(Items listed in a dataset)
# # # # # # #
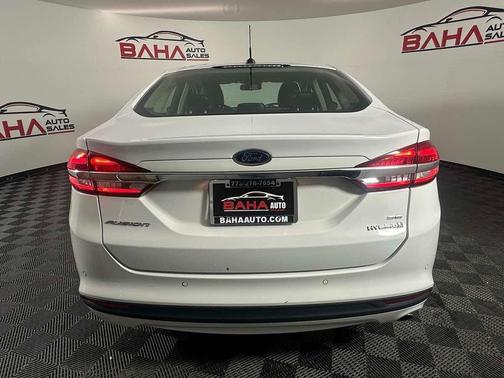 2017 Ford Fusion Hybrid SE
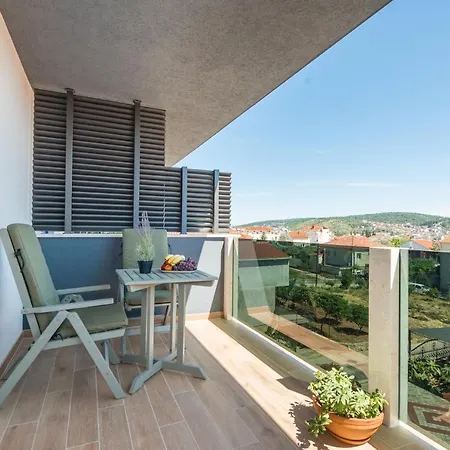 New And Chic Place Near Old Town Of Appartement Trogir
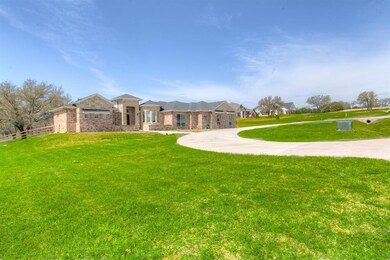 100 Maverick Ct, Granbury, TX 76049 - photo 3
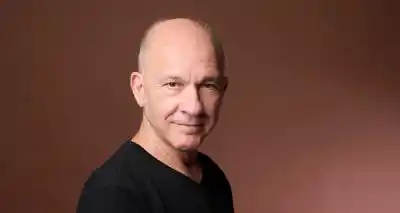 Darío Grandinetti vuelve a Rosario: la obra que estrena a 50 años de su debut y su deseo de que Daulte lo dirija para siempre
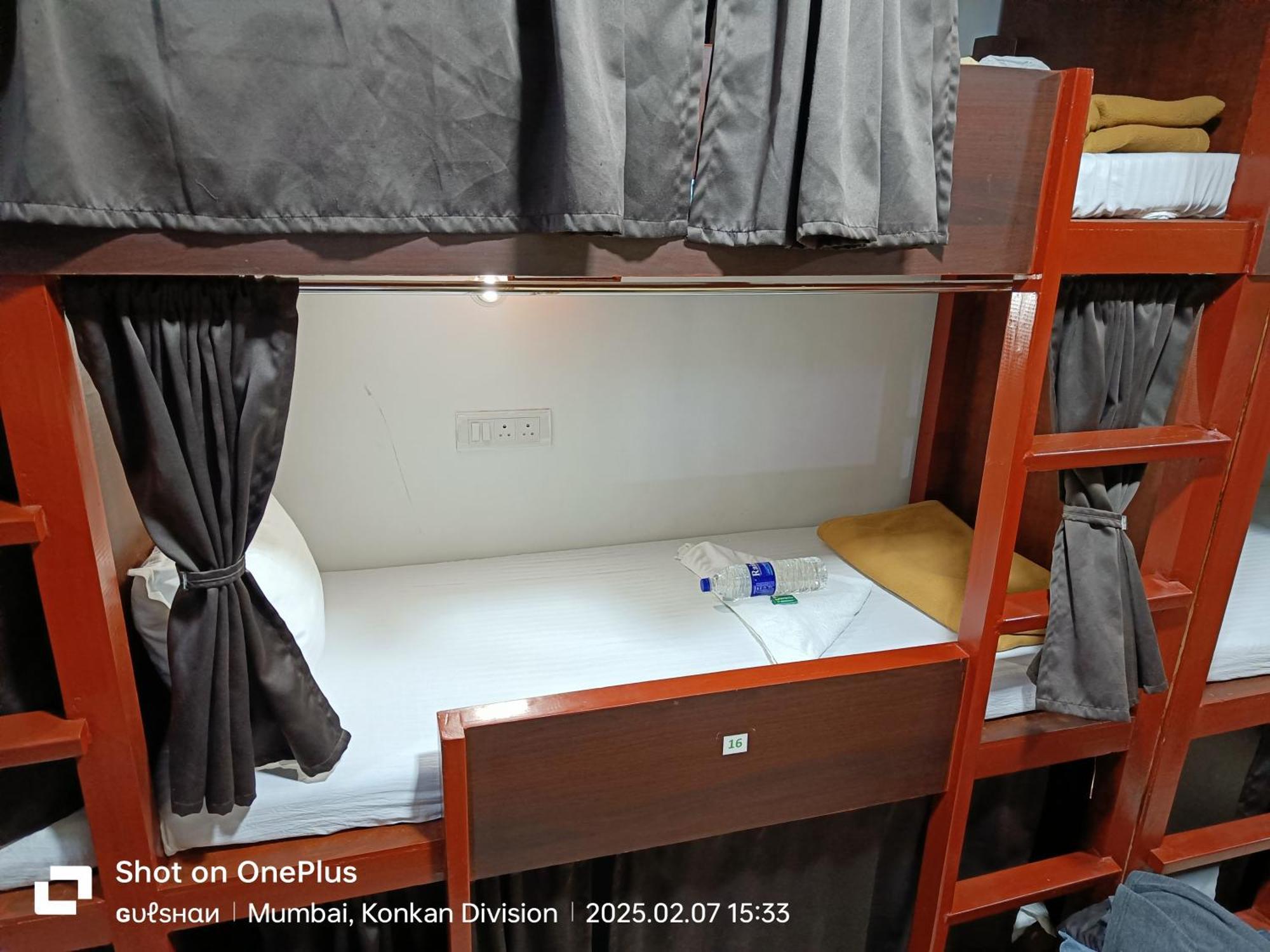 Asra Dormitory For Male And Female Bombaim Exterior foto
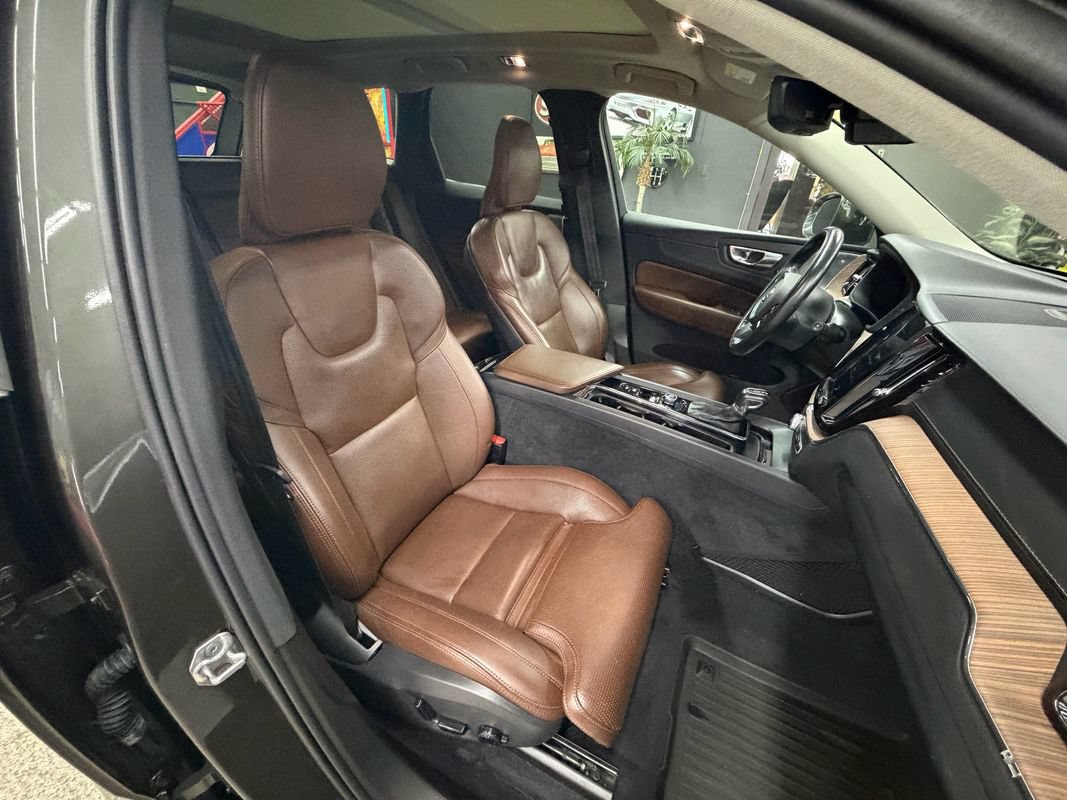 Used 2019 Volvo XC60 T6 Inscription w/ Protection Package Premier AWD/4WD image 21
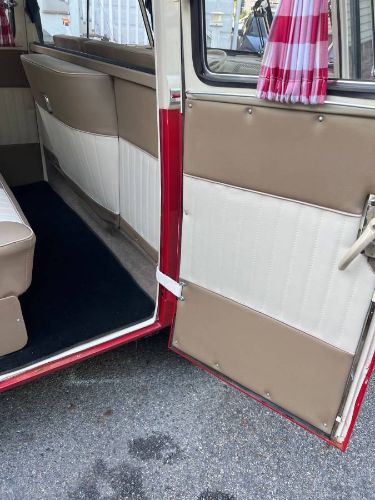 Volkswagen-Other-1975-Red-16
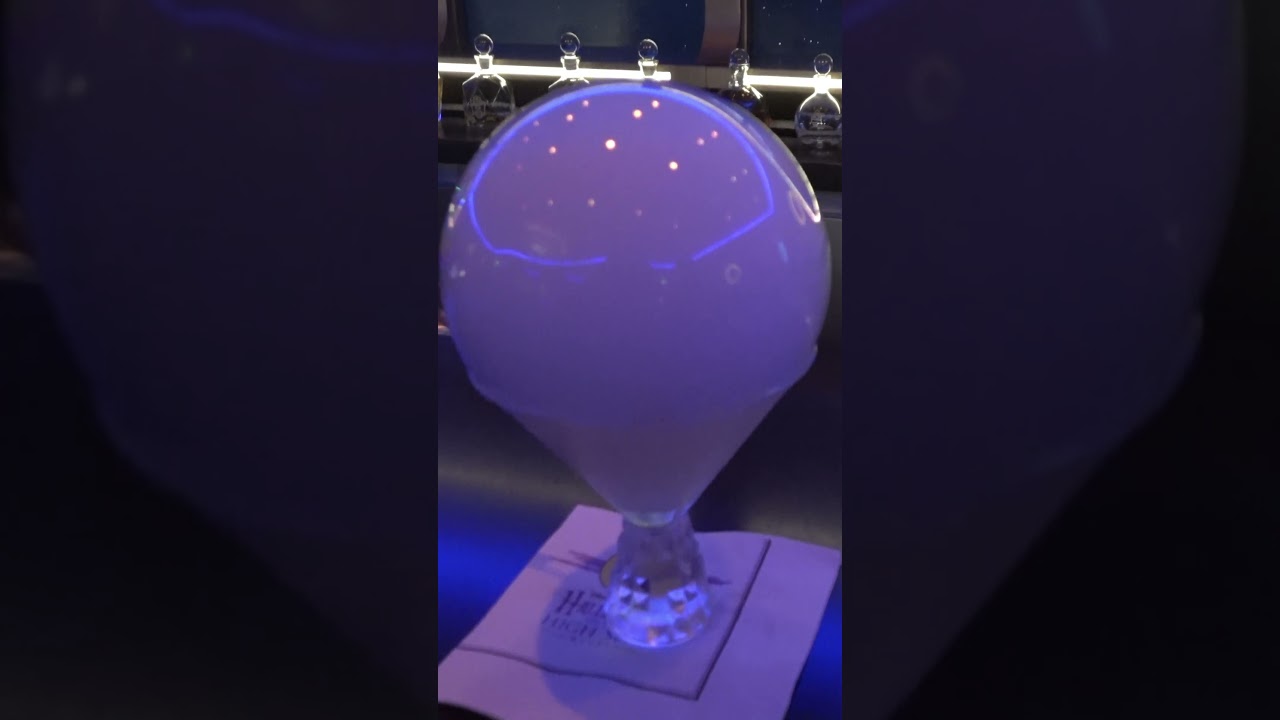 (Space On The High Seas) Hyperspace Lounge: Disney Wish  #chachingdream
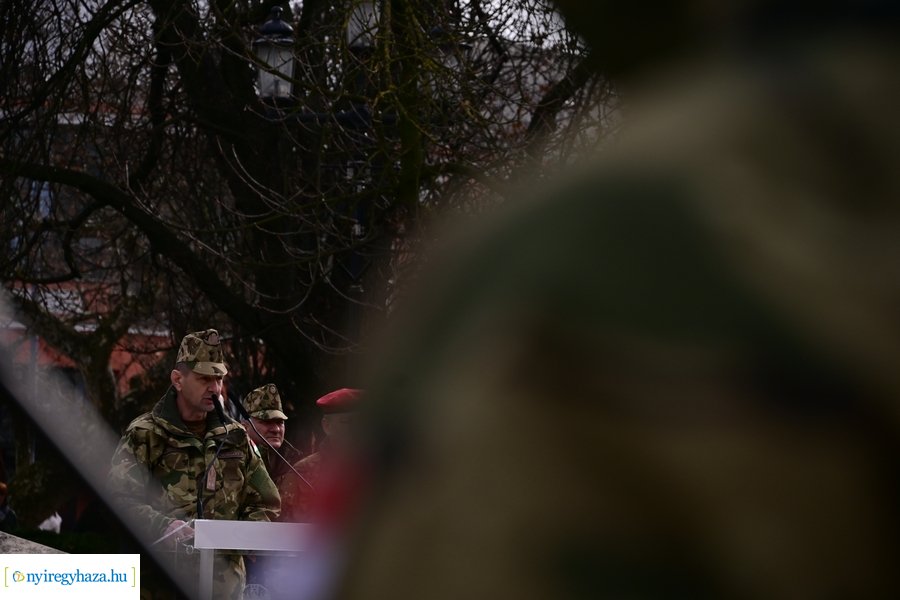 Katonai eskütétel a Kossuth téren 20240222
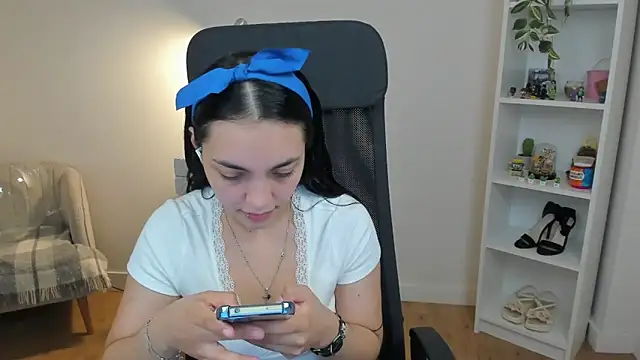 Snapshot of _BellaEvans_ chatting on 05/06/26, 04:52 BellaEvans online show from 05/06/26, 04:52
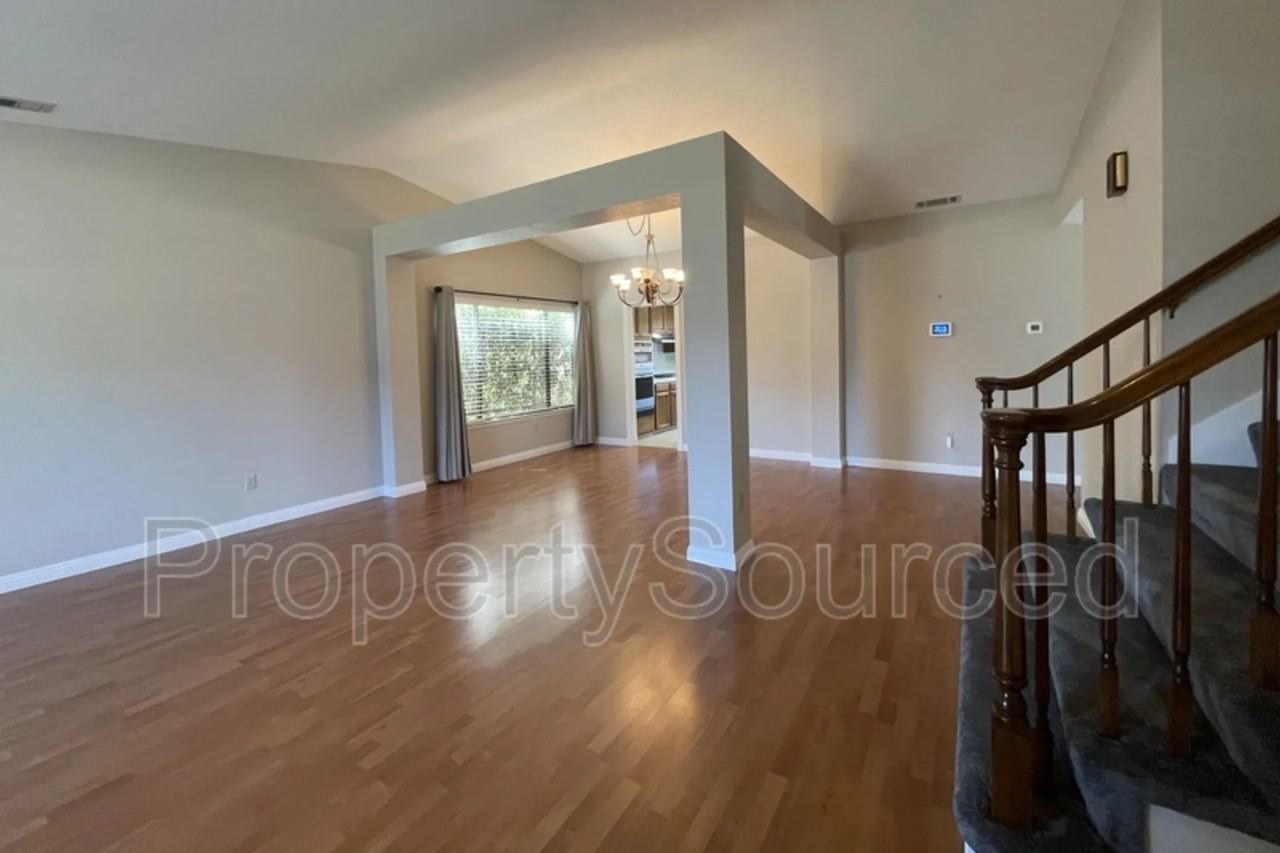 1525 Daniels St - Photo 2 of 33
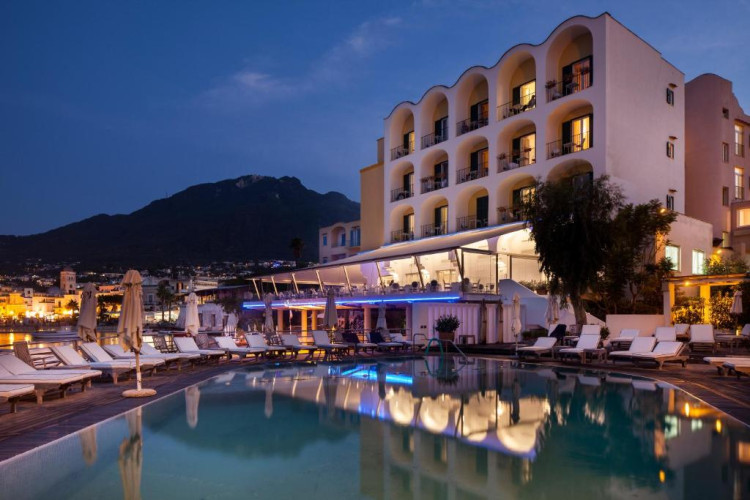 regina-isabella-resort-spa-restaurant-6c98b29338386d88.jpeg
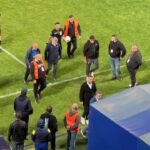 foto si video ce nu s a vazut la tv eugen neagoe a sarit la arbitru la pauza meciului petrolul rapid 68d83168b6ac6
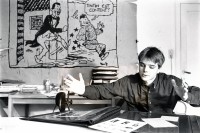 Image of sheet 19910200 photo 12: frtsg. 910190 Portrait Dimitri Merlin in Antwerpen Preisträger für Design von Einwegspritze. Hochparterre mit Urs Tremp. Bei sich zu Hause. Belgien 1991  Product Designer and owner, Cides Industrial Design Bruges Area, Belgium 
√
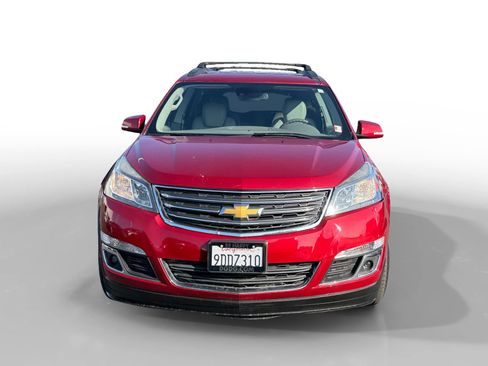 Used 2014 Chevrolet Traverse LT image 8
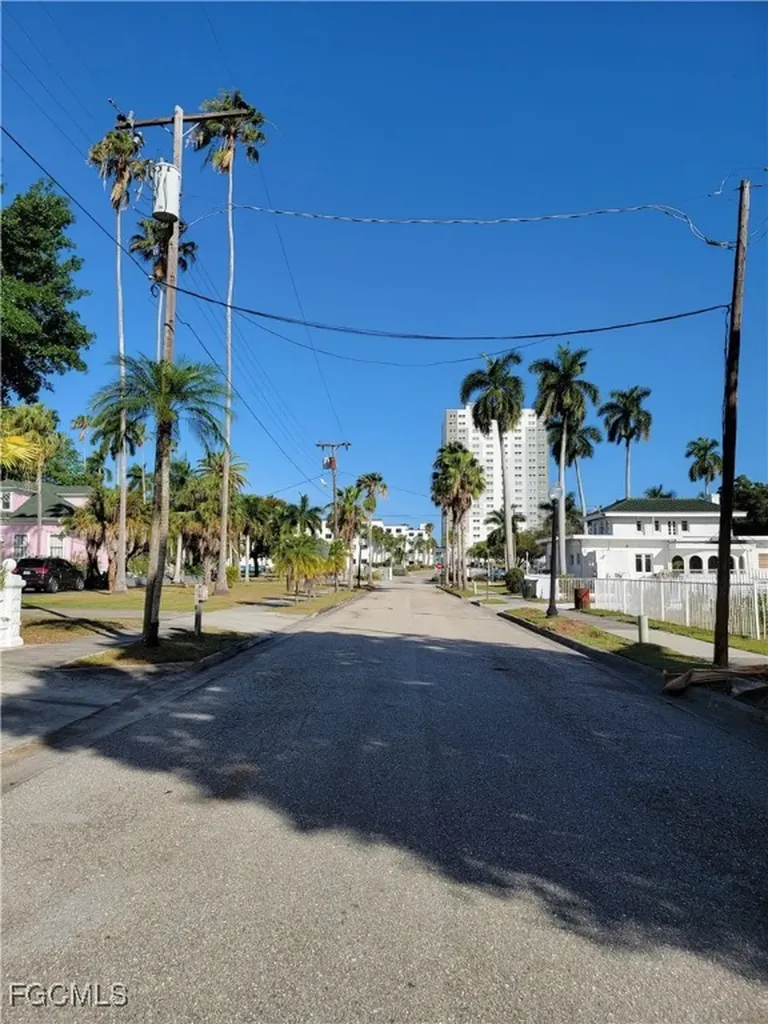 1603 Woodford Avenue Fort Myers FL 33901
# # # # # # #
■ Your assignment:
Rewrite the material with each occurrence of "Used" changed to "Pre-owned", keeping everything else the same and leaving out the pictures.

■ Answer to this task:
 2017 Ford Fusion Hybrid SE
 New And Chic Place Near Old Town Of Appartement Trogir
 100 Maverick Ct, Granbury, TX 76049 - photo 3
 Darío Grandinetti vuelve a Rosario: la obra que estrena a 50 años de su debut y su deseo de que Daulte lo dirija para siempre
 Asra Dormitory For Male And Female Bombaim Exterior foto
 Pre-owned 2019 Volvo XC60 T6 Inscription w/ Protection Package Premier AWD/4WD image 21
 Volkswagen-Other-1975-Red-16
 (Space On The High Seas) Hyperspace Lounge: Disney Wish  #chachingdream
 Katonai eskütétel a Kossuth téren 20240222
 Snapshot of _BellaEvans_ chatting on 05/06/26, 04:52 BellaEvans online show from 05/06/26, 04:52
 1525 Daniels St - Photo 2 of 33
 regina-isabella-resort-spa-restaurant-6c98b29338386d88.jpeg
 foto si video ce nu s a vazut la tv eugen neagoe a sarit la arbitru la pauza meciului petrolul rapid 68d83168b6ac6
 Image of sheet 19910200 photo 12: frtsg. 910190 Portrait Dimitri Merlin in Antwerpen Preisträger für Design von Einwegspritze. Hochparterre mit Urs Tremp. Bei sich zu Hause. Belgien 1991  Product Designer and owner, Cides Industrial Design Bruges Area, Belgium 
√
 Pre-owned 2014 Chevrolet Traverse LT image 8
 1603 Woodford Avenue Fort Myers FL 33901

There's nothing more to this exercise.